Il nostro organismo è in grado di assorbire gli zuccheri a livello dell’intestino tenue, nel tratto detto “digiuno”, ma perché ciò possa avvenire, le molecole devono essere scomposte in monosaccaridi. Questi penetrano nelle cellule della mucosa intestinale, gli enterociti, e da qui passano nel circolo sanguigno. La scomposizione del lattosio in glucosio e galattosio, avviene ad opera di un enzima specifico: la lattasi. Si tratta di una ß-galattosidasi, ovvero un enzima la cui funzione è quella di rompere il legame tra glucosio e galattosio. Dopo l’azione della lattasi, il glucosio e il galattosio vengono rapidamente assorbiti dalle cellule intestinali e utilizzati per vari scopi dall’organismo.
In caso di mancanza o carenza della lattasi, il lattosio non viene digerito propriamente e non può essere assorbito a livello cellulare, perché non correttamente scomposto. Il lattosio non assorbito raggiunge, quindi, intatto il colon, dove viene fermentato dai batteri che vivono in quel tratto, con produzione di gas (idrogeno, anidride carbonica e metano) e acidi grassi a corta catena. Questo si traduce in sintomi quali gonfiore e dolore addominale, crampi e/o sensazione di eccessiva pienezza dopo i pasti, flatulenza e nausea. Inoltre, la permanenza del lattosio nell’intestino induce il richiamo di acqua al suo interno, con conseguente diarrea.

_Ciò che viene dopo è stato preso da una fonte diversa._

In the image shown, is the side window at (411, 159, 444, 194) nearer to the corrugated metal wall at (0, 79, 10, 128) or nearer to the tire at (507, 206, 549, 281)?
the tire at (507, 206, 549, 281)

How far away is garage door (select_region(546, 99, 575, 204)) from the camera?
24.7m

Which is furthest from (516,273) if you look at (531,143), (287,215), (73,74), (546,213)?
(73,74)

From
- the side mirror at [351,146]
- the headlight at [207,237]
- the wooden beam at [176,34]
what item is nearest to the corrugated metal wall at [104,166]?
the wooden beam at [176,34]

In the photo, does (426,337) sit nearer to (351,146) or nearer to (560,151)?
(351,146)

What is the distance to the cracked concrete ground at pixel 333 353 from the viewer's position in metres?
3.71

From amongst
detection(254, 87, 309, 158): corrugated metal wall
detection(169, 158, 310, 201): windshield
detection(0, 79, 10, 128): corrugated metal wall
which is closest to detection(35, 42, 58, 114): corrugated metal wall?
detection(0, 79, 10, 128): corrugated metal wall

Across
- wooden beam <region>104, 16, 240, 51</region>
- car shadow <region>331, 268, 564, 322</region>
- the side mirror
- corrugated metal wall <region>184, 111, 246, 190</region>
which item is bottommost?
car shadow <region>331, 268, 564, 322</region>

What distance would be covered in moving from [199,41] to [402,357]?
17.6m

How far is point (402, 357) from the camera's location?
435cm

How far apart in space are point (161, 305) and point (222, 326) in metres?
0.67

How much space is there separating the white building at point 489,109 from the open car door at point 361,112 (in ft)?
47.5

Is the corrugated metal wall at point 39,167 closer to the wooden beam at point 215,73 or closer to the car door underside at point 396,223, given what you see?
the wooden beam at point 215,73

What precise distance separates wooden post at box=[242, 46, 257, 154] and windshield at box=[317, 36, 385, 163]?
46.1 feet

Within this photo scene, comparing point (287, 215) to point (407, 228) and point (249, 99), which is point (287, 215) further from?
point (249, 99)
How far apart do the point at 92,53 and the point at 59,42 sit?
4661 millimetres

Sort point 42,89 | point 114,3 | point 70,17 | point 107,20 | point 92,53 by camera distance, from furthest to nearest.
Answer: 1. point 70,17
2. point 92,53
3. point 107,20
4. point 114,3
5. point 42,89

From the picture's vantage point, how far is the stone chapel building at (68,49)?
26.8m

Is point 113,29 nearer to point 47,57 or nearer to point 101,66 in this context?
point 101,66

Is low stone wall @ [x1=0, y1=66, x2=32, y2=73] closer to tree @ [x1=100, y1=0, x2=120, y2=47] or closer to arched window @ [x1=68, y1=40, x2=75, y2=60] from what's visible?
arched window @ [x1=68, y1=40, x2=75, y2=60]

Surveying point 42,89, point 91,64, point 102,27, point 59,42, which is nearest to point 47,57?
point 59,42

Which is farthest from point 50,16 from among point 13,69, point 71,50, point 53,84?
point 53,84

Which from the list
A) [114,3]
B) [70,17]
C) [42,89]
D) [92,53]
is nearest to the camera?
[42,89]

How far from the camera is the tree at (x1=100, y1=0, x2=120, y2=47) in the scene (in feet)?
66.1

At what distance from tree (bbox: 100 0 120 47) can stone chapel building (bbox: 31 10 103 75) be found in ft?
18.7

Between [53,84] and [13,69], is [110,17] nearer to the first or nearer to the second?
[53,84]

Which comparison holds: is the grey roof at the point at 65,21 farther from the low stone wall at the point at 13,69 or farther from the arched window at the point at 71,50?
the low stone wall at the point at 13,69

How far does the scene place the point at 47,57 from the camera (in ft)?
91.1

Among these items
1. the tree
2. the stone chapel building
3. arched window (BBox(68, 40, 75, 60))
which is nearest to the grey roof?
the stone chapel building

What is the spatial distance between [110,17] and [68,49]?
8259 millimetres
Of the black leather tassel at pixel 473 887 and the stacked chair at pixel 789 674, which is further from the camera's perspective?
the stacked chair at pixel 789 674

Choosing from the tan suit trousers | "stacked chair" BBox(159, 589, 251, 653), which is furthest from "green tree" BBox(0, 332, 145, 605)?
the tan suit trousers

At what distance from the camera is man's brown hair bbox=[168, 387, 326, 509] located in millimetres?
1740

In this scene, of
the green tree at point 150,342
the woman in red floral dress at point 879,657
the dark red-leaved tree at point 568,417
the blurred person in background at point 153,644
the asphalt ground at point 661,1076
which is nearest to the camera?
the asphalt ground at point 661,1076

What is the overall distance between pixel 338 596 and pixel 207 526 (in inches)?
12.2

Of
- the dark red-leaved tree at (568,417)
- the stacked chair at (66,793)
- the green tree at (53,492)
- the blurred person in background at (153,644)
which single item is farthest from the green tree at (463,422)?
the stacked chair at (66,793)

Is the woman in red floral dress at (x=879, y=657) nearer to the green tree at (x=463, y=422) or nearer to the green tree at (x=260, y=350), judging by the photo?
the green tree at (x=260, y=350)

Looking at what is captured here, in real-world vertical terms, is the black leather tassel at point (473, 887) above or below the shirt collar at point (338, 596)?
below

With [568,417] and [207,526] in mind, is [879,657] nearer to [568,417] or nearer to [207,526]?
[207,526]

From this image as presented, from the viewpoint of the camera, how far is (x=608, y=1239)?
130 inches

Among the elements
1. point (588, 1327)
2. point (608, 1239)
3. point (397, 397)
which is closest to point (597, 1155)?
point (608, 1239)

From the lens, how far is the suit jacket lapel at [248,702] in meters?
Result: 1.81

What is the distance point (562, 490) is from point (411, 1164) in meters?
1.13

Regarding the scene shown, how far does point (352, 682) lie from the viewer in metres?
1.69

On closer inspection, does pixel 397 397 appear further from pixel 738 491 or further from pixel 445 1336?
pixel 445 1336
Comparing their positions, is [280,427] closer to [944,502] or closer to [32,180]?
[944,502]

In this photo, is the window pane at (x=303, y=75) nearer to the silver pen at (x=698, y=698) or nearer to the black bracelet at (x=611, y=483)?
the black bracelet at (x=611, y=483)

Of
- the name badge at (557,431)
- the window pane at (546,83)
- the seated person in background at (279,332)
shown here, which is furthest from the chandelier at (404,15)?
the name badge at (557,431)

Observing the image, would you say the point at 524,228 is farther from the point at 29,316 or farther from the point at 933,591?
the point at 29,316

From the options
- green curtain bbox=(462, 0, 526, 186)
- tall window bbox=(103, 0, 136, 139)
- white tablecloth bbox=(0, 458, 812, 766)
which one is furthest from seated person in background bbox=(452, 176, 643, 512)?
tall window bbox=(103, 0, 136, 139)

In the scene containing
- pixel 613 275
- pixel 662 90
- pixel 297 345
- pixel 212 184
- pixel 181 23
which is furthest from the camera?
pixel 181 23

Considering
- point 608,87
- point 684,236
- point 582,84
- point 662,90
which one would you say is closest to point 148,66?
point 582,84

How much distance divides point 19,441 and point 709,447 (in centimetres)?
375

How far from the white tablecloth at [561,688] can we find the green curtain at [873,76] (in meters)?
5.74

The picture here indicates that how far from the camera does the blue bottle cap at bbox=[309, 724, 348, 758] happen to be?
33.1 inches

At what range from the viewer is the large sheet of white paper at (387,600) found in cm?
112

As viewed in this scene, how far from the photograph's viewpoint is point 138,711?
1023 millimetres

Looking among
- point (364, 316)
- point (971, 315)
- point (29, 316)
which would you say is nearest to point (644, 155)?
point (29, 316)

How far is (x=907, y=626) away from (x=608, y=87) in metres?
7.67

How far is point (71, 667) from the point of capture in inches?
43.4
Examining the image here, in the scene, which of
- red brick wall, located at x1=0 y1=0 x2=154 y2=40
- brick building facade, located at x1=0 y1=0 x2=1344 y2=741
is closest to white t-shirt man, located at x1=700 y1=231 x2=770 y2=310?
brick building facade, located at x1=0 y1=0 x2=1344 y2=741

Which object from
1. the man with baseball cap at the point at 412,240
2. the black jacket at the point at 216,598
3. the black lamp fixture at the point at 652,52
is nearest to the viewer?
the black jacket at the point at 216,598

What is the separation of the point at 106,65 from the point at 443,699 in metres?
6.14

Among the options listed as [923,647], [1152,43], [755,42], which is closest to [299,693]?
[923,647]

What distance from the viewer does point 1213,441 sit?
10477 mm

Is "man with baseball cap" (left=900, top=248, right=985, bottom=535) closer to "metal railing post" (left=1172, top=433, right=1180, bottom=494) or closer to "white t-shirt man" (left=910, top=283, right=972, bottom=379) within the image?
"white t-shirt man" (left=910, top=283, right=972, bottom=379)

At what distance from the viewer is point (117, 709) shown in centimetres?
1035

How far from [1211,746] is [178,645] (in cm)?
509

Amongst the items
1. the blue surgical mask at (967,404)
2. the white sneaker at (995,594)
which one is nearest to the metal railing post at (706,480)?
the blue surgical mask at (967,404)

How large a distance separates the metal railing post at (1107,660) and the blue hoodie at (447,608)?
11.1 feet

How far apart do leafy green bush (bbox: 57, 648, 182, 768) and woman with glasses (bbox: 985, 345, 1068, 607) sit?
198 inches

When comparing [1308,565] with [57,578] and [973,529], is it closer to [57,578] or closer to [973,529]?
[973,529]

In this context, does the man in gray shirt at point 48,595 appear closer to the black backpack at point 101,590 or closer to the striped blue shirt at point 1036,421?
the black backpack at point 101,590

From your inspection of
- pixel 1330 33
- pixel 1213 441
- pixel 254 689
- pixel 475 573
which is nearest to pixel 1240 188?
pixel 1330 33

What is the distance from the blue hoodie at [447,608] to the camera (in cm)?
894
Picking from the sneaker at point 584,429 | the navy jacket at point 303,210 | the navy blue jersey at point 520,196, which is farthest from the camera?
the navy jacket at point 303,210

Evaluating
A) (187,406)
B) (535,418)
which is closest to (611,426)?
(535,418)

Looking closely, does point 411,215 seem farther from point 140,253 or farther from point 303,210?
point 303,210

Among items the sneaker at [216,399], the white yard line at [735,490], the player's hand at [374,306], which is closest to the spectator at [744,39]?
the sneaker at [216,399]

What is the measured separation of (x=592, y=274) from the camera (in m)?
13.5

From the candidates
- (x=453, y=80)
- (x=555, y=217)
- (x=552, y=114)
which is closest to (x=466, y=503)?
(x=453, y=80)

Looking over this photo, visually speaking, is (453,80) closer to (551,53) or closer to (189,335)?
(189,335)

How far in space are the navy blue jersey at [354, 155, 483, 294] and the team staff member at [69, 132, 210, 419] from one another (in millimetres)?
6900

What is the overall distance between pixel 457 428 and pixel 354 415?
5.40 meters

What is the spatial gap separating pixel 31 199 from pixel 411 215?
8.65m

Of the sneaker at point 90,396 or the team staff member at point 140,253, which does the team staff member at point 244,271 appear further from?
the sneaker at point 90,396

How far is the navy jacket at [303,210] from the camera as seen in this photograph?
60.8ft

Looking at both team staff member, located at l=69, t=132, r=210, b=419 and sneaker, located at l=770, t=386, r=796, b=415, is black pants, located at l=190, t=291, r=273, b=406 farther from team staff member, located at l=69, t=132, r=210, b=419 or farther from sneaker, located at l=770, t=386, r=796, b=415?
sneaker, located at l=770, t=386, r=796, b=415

Il lattosio, come intuibile, si trova principalmente nel latte e nei suoi derivati: yogurt, burro, panna, formaggi, specie quelli freschi, gelati e creme a base di latte. Ma non solo! Il lattosio può essere aggiunto come additivo in diverse preparazioni alimentari, allo scopo di migliorarne la consistenza o il sapore; ad esempio si può trovare in: insaccati, salse, margarine, prodotti da forno e piatti pronti in generale.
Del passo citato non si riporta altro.